Отдел, в котором я проходил стажировку, вел активную разработку одного сверхсрочника, подозреваемого в измене Родине и шпионаже в пользу одной из иностранных разведок.
«Неразговорчивый»
Это дело возникло следующим образом. Будучи в увольнении в Калининграде, наш подопечный встретил другого сверхсрочника, который родился и до войны проживал в одном из поселков Астраханской области, невдалеке от Калмыкии. В этом поселке компактно жили люди самых разных национальностей: русские, украинцы, калмыки, казахи. Почти все жители этого поселка владели на бытовом уровне языками соседей. Так как наш подозреваемый был похож на калмыка, то встретивший его сверхсрочник попытался заговорить с ним на калмыцком языке, но тот сказал, что не понимает. Тогда он обратился к нему по-казахски, и снова — не понимает! Это сверхсрочнику показалось подозрительным, ведь земляки всегда рады поговорить. Он поделился своими подозрениями с замполитом, а тот — с оперуполномоченным. Стали проверять все эпизоды, указанные «неразговорчивым» в автобиографии, и выяснилось, что он не тот, за кого себя выдает… Понадобилось немало времени и усилий нашего оперативника, чтобы все выяснить. Как оказалось, во время войны в одном из боев «неразговорчивый» сдался в плен, потом служил в созданном гитлеровцами подразделении вместе с другими калмыками, крымскими татарами, представителями народностей Северного Кавказа. В какой-то момент им заинтересовались абверовцы и предложили пройти подготовку в разведшколе. После ее окончания «неразговорчивого» снабдили легендой и забросили в Советский Союз, где он довольно легко легализовался. Возможно, его разработка продолжалась бы еще какое-то время, но тут наш центральный разведорган получил сообщение, что разведка одного из иностранных государств получила фотографии наших кораблей последней модификации, которые базировались в Балтийске. Срочно созвали совещание всех начальников отделов, на котором наш шеф уверенно заявил, что эти фотографии мог сделать только «неразговорчивый». Было принято решение о его задержании. Еще в машине он начал давать показания, сказал, что давно ожидал ареста, но сам явиться с повинной не решался. «Неразговорчивый» рассказал о способах связи, о тайниках (у него их было несколько), о новом пароле. Чуть ли не на следующий день прибыла комиссия из Москвы. Благодарности, конечно, никто не получил, но и погоны ни с кого не сняли. Гроза миновала.
....
**Условия заданий**.
A. Перечислите все национальности, представители которых, согласно рассказу о деле «неразговорчивого», компактно жили в поселке Астраханской области.
B. Ответьте по рассказу о деле «неразговорчивого»:
(i) В каком городе подопечный был в увольнении, когда его встретил другой сверхсрочник?
(ii) Где базировались корабли, фотографии которых получила разведка иностранного государства?
(iii) Откуда прибыла комиссия после задержания?
C. Напишите продолжение рассказа о деле «неразговорчивого», которое начинается сразу после его последней фразы.
....
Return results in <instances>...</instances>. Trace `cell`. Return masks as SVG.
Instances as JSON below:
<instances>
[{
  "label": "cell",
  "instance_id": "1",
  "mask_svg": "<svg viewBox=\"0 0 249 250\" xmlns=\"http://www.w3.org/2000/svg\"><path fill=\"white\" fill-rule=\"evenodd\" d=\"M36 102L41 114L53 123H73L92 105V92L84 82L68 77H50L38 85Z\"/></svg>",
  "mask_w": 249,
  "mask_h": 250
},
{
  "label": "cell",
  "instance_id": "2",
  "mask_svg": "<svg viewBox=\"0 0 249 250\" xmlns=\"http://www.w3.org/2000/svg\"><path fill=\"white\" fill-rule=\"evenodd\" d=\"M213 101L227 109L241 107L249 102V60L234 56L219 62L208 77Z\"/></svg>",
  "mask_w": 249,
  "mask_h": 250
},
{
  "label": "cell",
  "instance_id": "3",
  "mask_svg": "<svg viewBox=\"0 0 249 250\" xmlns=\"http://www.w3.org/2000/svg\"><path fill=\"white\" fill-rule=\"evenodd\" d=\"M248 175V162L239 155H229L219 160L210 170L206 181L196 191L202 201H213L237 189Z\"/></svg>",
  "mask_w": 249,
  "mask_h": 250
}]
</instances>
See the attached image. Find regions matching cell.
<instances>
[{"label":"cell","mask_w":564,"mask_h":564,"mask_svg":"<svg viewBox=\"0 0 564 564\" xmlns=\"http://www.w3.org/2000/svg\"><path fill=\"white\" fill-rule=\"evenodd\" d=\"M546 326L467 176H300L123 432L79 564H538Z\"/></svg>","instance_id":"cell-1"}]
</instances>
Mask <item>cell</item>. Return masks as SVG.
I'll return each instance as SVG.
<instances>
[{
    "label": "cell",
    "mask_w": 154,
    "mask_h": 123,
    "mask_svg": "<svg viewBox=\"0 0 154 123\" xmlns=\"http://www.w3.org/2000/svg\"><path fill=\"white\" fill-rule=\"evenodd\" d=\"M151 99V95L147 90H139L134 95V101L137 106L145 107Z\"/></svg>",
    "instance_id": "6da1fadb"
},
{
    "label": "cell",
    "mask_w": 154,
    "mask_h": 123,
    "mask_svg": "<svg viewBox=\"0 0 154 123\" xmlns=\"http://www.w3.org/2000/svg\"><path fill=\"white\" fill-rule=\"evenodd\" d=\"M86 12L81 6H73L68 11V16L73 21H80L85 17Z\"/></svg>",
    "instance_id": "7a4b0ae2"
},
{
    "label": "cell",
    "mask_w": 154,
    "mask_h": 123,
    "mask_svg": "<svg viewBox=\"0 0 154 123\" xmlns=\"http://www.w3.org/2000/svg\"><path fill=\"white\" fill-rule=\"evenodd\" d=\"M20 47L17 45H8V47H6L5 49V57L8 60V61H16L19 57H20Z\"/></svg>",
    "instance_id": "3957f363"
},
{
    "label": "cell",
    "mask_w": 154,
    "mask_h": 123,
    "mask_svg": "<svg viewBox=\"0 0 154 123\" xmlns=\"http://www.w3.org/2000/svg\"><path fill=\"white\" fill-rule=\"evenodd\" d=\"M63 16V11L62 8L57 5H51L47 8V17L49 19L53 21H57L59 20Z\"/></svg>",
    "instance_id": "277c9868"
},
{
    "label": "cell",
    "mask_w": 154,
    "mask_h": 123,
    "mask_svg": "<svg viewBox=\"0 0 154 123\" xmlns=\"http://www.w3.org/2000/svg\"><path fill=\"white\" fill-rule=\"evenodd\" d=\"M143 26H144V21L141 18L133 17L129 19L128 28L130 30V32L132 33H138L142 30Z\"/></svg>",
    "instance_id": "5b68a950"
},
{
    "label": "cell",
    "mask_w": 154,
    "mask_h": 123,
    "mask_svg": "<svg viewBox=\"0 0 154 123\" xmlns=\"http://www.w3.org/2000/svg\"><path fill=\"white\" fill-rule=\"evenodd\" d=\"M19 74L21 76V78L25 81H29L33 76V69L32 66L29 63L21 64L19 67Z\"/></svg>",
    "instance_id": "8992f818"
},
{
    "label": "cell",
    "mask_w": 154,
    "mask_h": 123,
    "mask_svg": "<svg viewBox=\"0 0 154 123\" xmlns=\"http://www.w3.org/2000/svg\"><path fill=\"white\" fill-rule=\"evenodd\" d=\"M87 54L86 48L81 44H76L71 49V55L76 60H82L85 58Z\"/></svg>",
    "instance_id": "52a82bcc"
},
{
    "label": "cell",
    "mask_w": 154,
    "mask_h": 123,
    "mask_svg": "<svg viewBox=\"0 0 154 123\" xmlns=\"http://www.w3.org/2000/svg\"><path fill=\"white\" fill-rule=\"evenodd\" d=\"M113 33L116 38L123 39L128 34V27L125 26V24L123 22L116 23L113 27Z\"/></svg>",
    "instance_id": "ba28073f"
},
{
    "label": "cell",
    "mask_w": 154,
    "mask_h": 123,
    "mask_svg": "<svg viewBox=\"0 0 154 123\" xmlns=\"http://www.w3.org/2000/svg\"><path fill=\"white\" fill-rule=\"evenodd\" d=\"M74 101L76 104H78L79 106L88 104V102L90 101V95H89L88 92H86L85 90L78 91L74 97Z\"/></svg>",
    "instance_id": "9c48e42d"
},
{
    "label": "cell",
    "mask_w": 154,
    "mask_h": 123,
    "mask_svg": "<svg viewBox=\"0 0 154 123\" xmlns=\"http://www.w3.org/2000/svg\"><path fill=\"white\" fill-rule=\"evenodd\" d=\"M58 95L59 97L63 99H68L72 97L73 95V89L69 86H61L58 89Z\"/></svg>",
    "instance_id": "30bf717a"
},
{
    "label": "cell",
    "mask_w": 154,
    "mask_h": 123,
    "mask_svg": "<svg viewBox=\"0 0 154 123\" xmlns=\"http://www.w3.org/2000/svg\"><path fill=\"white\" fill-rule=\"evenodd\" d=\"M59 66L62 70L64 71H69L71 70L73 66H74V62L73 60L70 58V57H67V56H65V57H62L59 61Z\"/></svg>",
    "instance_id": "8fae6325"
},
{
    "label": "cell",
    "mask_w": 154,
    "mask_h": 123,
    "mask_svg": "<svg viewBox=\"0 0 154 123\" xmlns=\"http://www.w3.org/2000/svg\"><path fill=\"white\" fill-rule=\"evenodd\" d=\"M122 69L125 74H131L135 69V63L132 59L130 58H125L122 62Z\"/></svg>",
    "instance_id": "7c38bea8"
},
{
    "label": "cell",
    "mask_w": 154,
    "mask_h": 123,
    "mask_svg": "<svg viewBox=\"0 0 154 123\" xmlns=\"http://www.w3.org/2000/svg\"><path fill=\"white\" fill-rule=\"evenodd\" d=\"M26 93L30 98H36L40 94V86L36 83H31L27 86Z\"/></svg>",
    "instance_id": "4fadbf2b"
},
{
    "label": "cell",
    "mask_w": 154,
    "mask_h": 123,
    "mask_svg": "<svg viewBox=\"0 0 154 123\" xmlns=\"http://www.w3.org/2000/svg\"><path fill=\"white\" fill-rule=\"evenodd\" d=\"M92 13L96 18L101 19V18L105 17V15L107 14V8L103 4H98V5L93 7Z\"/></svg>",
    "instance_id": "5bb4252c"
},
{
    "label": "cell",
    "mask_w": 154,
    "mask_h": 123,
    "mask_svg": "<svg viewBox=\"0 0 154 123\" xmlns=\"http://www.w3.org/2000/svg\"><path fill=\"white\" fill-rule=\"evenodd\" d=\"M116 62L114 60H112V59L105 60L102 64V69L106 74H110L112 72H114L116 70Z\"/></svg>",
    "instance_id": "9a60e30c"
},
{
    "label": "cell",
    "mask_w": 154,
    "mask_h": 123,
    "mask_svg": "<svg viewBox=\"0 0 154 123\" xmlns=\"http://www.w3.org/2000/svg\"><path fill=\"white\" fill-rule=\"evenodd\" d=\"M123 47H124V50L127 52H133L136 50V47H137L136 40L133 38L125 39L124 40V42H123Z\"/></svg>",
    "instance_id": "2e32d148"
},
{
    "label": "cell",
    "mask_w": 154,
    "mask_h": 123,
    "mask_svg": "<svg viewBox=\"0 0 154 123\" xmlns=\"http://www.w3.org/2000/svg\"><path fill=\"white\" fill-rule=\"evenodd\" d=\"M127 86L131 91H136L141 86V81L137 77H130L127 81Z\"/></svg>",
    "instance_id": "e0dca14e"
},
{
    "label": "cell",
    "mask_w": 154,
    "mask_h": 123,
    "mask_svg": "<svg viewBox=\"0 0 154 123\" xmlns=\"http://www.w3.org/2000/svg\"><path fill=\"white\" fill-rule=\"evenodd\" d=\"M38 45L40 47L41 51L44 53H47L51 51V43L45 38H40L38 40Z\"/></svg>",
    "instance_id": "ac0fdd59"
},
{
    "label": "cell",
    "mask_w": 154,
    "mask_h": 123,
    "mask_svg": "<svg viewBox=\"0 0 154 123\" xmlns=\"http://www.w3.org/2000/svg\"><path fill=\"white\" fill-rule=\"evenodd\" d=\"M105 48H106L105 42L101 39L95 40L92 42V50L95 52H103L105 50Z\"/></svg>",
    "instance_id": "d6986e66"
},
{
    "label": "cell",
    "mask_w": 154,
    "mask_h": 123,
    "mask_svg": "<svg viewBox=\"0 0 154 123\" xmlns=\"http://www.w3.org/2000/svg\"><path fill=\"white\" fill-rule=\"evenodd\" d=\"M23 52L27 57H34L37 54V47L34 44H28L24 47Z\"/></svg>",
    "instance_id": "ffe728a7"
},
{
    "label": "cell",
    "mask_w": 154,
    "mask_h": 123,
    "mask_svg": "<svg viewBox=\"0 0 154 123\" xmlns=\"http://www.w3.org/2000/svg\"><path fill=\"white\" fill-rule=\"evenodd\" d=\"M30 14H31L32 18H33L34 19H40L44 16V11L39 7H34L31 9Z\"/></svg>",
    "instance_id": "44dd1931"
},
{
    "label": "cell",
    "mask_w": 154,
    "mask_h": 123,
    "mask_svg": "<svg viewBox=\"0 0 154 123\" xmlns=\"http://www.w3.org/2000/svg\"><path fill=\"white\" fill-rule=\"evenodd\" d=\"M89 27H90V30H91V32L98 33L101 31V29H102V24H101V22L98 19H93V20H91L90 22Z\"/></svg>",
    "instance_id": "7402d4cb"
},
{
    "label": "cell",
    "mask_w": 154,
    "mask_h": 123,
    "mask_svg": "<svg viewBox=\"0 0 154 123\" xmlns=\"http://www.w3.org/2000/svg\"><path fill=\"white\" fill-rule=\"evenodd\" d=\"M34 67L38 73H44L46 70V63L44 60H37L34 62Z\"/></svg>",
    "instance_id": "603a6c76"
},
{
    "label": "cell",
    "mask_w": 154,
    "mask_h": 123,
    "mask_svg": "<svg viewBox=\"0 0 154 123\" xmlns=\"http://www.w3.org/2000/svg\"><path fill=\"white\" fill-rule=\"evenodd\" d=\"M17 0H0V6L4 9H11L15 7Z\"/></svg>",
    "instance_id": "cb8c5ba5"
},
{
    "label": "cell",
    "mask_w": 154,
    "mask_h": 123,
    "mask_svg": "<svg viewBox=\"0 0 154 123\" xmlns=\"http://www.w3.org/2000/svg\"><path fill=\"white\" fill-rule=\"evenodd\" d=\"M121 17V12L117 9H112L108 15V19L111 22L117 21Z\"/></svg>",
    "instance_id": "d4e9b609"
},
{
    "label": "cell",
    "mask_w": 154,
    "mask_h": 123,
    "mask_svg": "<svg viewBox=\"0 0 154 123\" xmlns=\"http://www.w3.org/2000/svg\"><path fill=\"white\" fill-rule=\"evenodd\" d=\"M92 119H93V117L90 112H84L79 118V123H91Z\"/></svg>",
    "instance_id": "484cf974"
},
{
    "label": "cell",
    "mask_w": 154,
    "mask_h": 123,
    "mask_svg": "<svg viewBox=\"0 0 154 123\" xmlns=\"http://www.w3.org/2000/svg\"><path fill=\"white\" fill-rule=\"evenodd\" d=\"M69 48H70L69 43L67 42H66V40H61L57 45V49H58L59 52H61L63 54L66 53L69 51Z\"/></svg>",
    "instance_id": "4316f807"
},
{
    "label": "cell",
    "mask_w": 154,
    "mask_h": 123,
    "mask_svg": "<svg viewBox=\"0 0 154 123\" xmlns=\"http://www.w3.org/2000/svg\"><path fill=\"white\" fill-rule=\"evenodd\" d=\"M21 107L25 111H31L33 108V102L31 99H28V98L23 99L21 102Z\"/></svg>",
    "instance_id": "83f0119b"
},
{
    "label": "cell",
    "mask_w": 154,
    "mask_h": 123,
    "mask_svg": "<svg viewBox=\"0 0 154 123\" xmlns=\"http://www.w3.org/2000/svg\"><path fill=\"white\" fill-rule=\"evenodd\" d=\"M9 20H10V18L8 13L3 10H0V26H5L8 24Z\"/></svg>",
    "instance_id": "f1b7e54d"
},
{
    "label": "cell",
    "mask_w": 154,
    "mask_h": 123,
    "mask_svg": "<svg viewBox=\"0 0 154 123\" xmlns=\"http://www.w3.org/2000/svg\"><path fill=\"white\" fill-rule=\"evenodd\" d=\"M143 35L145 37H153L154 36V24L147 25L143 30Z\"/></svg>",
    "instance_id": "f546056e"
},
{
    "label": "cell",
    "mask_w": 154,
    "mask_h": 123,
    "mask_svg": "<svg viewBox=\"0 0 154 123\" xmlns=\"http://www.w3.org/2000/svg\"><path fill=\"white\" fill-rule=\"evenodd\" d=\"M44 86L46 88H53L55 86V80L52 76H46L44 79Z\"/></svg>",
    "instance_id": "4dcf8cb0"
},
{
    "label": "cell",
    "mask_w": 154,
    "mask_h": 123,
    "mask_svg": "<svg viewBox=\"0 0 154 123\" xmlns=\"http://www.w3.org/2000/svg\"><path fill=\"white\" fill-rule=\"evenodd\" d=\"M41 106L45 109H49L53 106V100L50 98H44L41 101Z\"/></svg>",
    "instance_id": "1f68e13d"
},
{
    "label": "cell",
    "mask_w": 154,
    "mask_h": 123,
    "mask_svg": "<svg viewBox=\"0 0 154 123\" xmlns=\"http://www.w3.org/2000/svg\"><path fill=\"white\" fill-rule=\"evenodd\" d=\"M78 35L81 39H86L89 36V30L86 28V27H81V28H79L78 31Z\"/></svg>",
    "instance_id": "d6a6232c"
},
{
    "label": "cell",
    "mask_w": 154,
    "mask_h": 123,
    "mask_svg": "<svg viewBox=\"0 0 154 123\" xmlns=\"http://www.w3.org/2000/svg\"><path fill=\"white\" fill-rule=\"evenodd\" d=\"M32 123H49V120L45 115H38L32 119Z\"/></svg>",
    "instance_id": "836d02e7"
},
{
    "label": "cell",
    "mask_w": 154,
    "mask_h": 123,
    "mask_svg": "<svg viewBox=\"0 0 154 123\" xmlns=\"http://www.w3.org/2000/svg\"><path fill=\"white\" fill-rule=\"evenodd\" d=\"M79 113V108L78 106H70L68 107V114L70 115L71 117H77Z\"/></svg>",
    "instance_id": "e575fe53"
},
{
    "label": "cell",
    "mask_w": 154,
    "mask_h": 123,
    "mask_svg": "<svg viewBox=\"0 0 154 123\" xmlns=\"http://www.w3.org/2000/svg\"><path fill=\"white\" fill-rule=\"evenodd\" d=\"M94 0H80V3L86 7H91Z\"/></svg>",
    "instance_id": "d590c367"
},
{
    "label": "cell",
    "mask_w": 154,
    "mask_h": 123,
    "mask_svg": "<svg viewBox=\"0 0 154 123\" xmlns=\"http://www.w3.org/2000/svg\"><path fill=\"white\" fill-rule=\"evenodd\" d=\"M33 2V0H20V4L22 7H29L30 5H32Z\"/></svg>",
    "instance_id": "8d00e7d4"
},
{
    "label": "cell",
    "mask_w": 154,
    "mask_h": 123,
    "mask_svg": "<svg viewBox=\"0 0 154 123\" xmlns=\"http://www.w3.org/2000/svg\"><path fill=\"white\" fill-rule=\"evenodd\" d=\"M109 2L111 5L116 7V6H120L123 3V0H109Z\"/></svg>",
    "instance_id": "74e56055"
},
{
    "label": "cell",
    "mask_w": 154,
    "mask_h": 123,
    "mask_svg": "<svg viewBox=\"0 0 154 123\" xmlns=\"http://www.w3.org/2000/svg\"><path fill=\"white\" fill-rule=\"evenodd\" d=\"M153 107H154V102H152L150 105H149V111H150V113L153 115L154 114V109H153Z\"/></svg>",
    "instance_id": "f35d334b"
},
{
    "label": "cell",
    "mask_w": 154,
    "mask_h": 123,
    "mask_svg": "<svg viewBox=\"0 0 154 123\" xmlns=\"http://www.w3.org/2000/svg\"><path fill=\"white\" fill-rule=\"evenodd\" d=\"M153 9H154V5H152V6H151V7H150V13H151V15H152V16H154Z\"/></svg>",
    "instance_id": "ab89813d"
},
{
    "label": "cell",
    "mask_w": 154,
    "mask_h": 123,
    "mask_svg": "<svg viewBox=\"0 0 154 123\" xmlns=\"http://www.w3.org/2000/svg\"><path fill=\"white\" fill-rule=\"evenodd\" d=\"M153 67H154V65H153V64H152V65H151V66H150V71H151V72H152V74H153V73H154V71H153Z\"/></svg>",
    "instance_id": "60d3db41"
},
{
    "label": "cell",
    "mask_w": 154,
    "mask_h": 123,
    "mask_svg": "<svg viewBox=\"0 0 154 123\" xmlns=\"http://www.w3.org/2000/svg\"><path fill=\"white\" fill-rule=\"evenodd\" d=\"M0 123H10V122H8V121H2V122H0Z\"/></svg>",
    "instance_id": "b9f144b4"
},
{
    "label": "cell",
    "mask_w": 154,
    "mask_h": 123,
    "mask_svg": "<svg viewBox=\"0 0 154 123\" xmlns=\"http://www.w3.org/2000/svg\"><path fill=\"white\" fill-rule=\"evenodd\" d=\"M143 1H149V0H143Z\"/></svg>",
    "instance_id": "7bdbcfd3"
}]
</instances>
....
**Ответы по порядку**.
A. Русские, украинцы, калмыки, казахи.

B.
(i) В Калининграде.
(ii) В Балтийске.
(iii) Из Москвы.

C.
Новосибирская спецшкола
В середине 1951 года мы, стажеры, получили предписание выехать в Новосибирск для учебы в спецшколе. Вначале мы учились на краткосрочных курсах, но потом их преобразовали в двухгодичную специальную школу КГБ. Ее программа была взята у среднего учебного заведения, где готовили следователей, прокуроров и судей для системы МВД. Программу немного переработали: оставили полный курс уголовного права, а административное, трудовое, семейное право мы прошли ускоренными темпами. В школе КГБ упор делали на изучение истории и методов работы иностранных разведок крупнейших капиталистических государств мира, а также на основы оперативной работы в вооруженных силах страны. Некоторые наши курсанты, конечно с разрешения начальства, поступили на заочное обучение в юридический институт. Уговаривали и меня. Но я зрело взвесил свои возможности и отказался от этого предложения.
Распорядок дня был такой. В шесть утра подъем, зарядка, туалет, завтрак, лекции. Потом обед, опять лекции, ужин, свободное время. Библиотека в нашей школе была хорошая, и я был ее активным читателем. По выходным нас приобщали к искусству. Мы довольно часто посещали оперный театр, преимущественно балет. Раза два были в «Красном факеле», но мне почему-то увиденное не понравилось. Тупой, наверное. По окончании спецшколы мы сдали экзамены, получили диплом о среднем юридическом образовании и звание лейтенанта. Я получил назначение в отдел контрразведки Тихоокеанского флота.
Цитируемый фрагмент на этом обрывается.